Canberra's two motions about Xinjiang - including last week's blocked motion by Rex Patrick - are part of Washington's strategy in collusion with a small number of US allies to insidiously use Xinjiang as a red herring to defame China and stoke anti-China sentiment in the international community, Chen Hong, a professor and director of the Australian Studies Center at East China Normal University, told the Global Times.
The Australian government blocked an attempt by Patrick last week to push through a Senate motion that would have recognized the Chinese government's treatment of the Muslim minority in Xinjiang as genocide, Australian media reported.
The Chinese government has denied accusations of "human rights abuses" and the groundless and preposterous accusation of "genocide" in Xinjiang. State Councilor and Foreign Minister Wang Yi in early March said the claim of "genocide" in Xinjiang is pure political manipulation.
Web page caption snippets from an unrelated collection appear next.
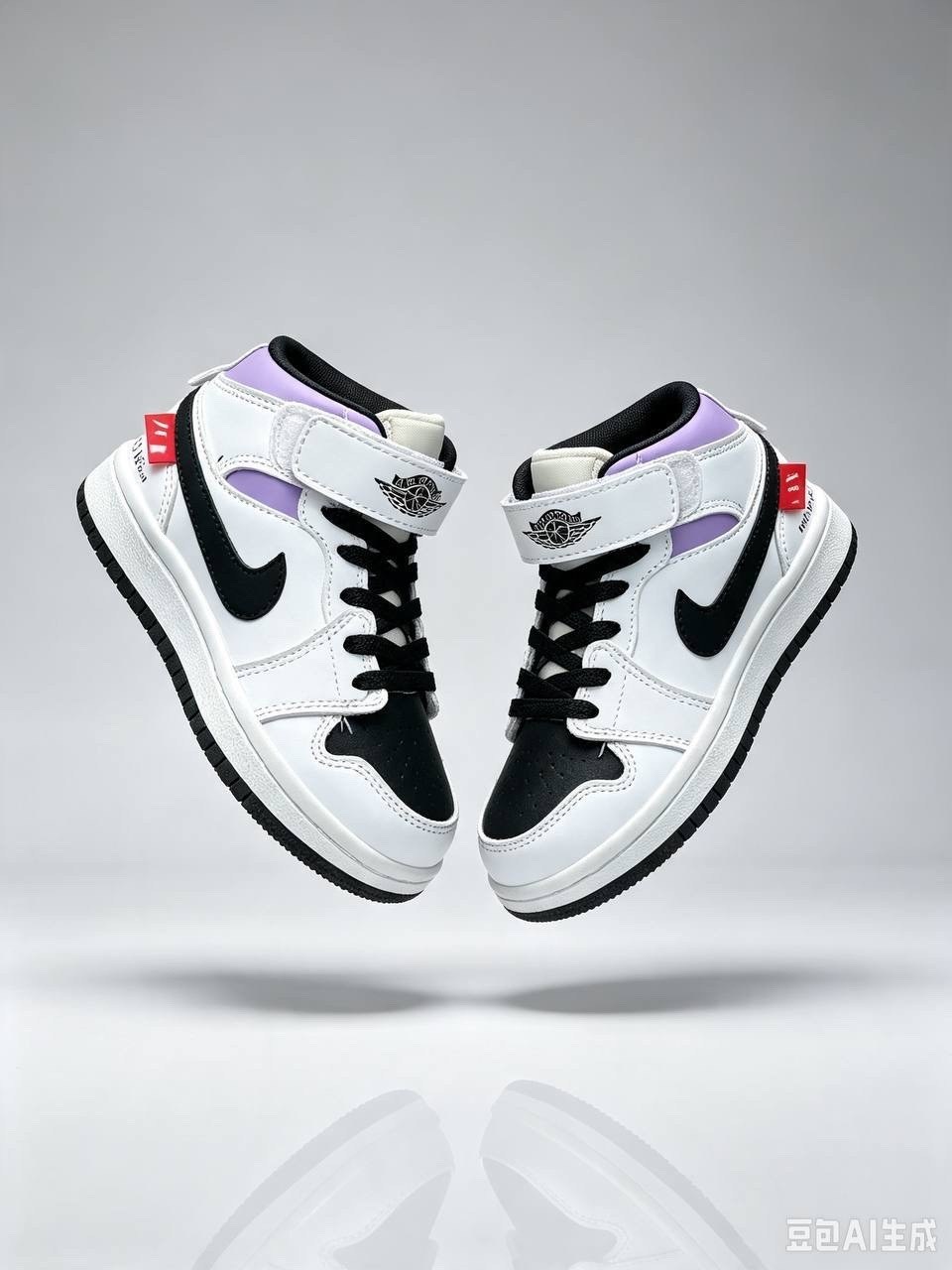 nike air jordan 1 mid black white,jordan kids кроссовки air jordan 1 mid white shadow,nike air jordan 1 mid,кроссовки,женские кроссовки nike dunk high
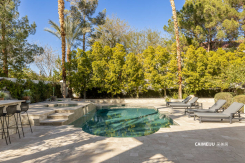 9049 Waterfield Court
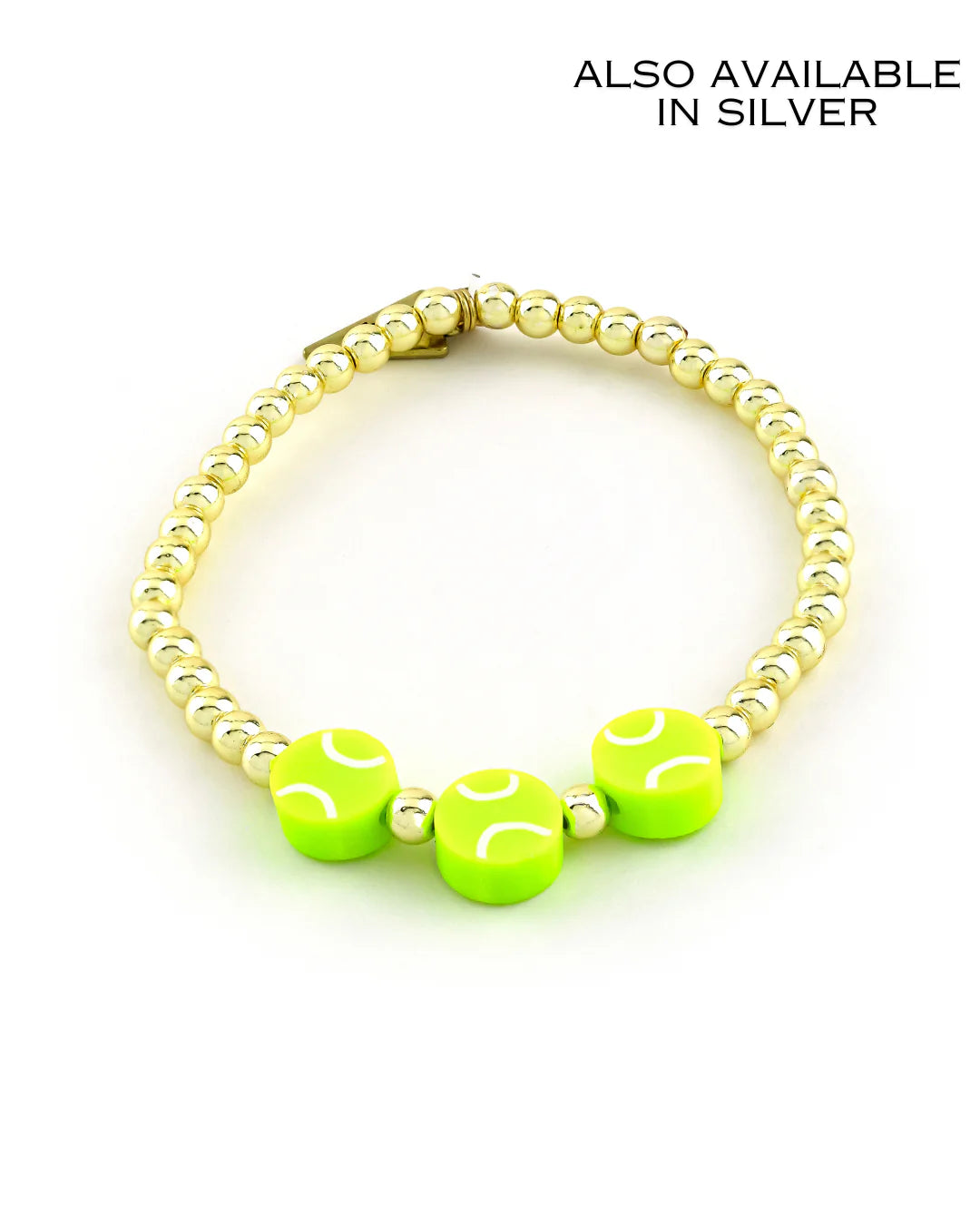 ERIMISH Sports Bracelet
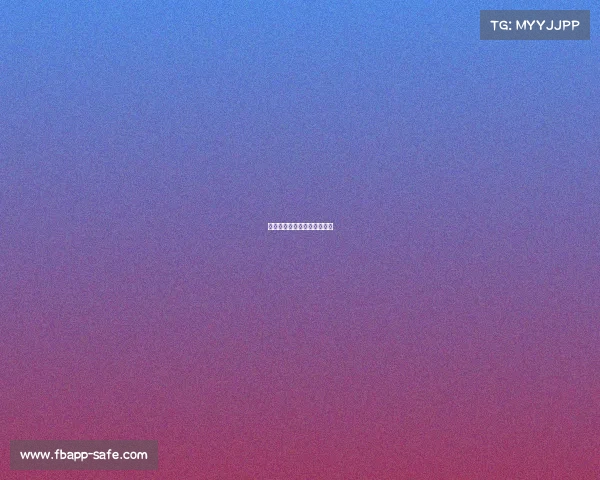 本赛季最令人期待的篮球比赛 本赛季最令人期待的篮球比赛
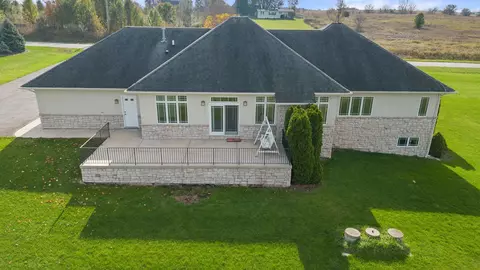 1814 E Offner Rd, Beecher, IL 60401 photo 53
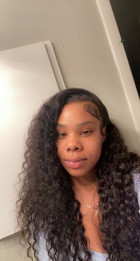 This was my first time ordering from this ven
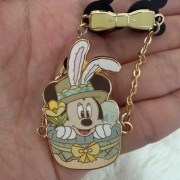 X0606043 DISNEY PINS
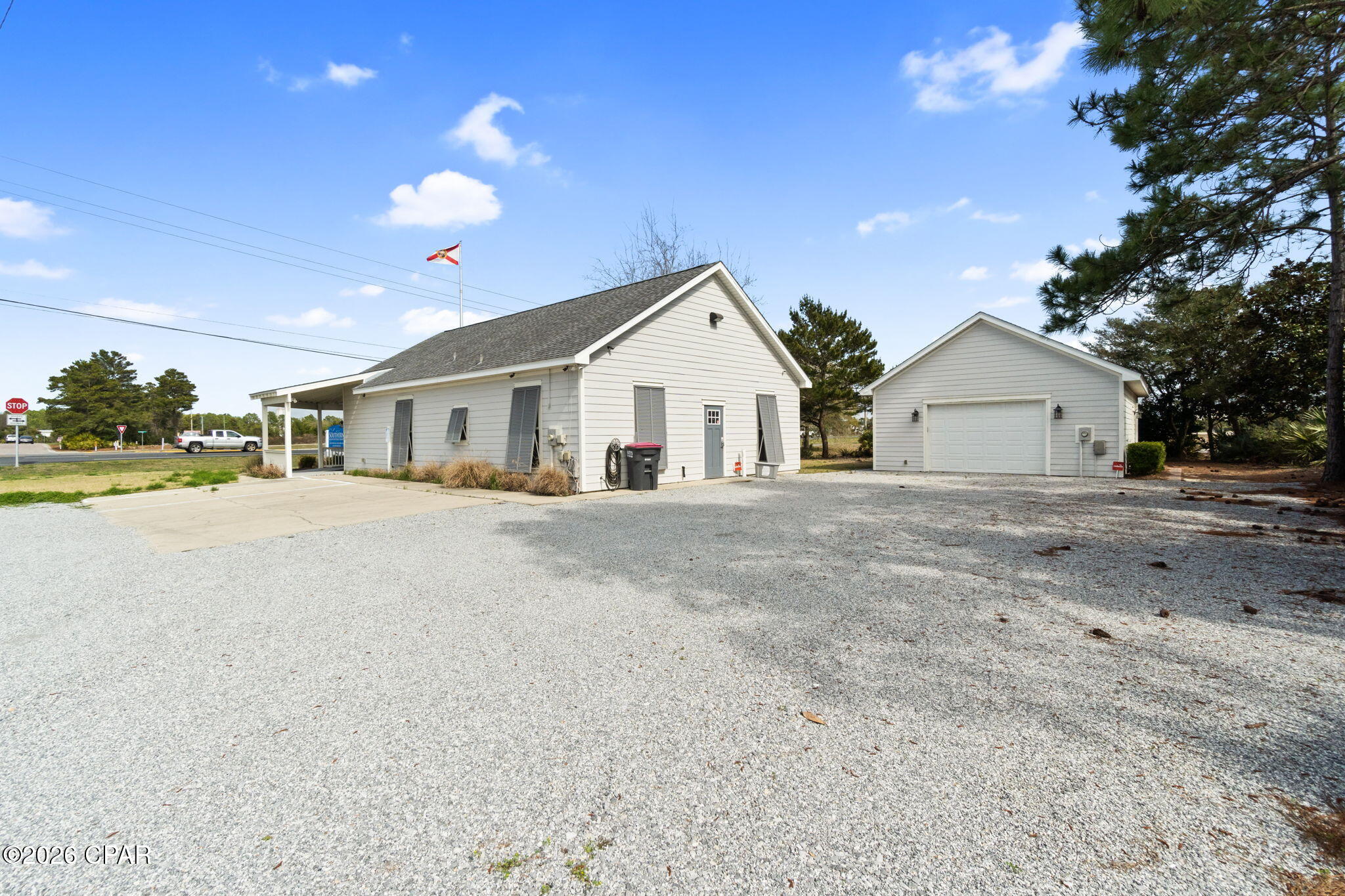 Details for 17799 Panama City Beach Parkway 2, Panama City Beach, FL 32413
"Some of the politicians in Australia have been used as puppets by Washington to viciously carp at Beijing, turning a blind eye to the truth and reality about Xinjiang," Chen said.
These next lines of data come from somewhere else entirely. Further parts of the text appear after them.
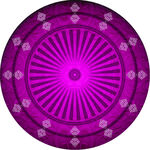 轉(zhuǎn)盤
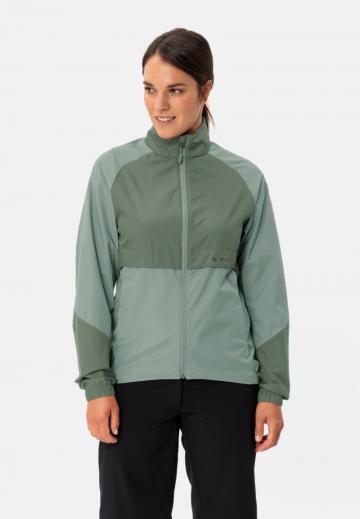 Куртка Softshell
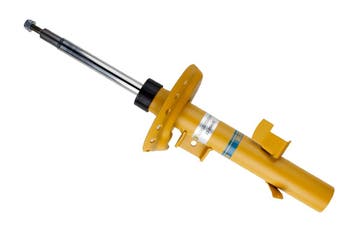 Bilstein B6 High-performance Schokdemper | Land Rover |  LR2, Verzenden, Nieuw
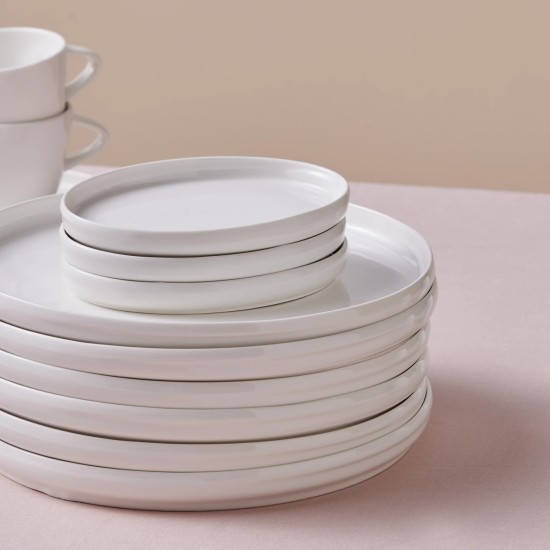 Çelik Kardeşler VIP Plus Elden Taksit Alışveriş Merkezi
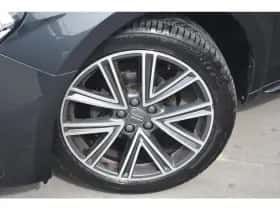 Audi A1 (2020) thumbnail 6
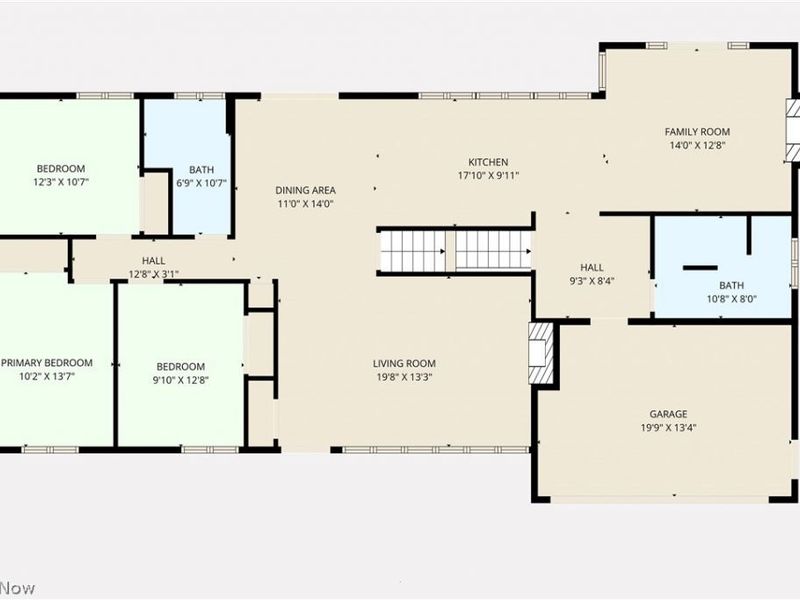 3269 Wildwood Drive , Medina, OH 44256 Photo 27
Experts said major political parties in Australia have close relations with the US government and military, so they have to follow the US containment strategy against China. "Otherwise, the parties will not get support from the US, and the politicians will be criticized and abandoned by the US," Yu said.
Hua Chunying, spokesperson for the Chinese Foreign Ministry, said at a press conference on Monday that the US is adopting "coercion diplomacy" and hopes the US shows its confidence and poise as a major country and stops coercing other countries into taking sides or following its lead in interfering in China's internal affairs.
Hua was responding to a question regarding US Secretary of State Antony Blinken, who rebuked China for using "economic coercion" against American allies during the first face-to-face meeting between senior officials in Alaska since US President Joe Biden took office.
Australia has continued its blindfolded maneuver to follow every step of the US, without any sensible regard of its own national interest, Chen noted.
Chen said China-Australia relations are in an unprecedentedly critical moment, and Australia cannot afford to sustain further damage. He warned that Canberra needs to come back to its senses to make level-headed decisions to steer the bilateral relations to the right track.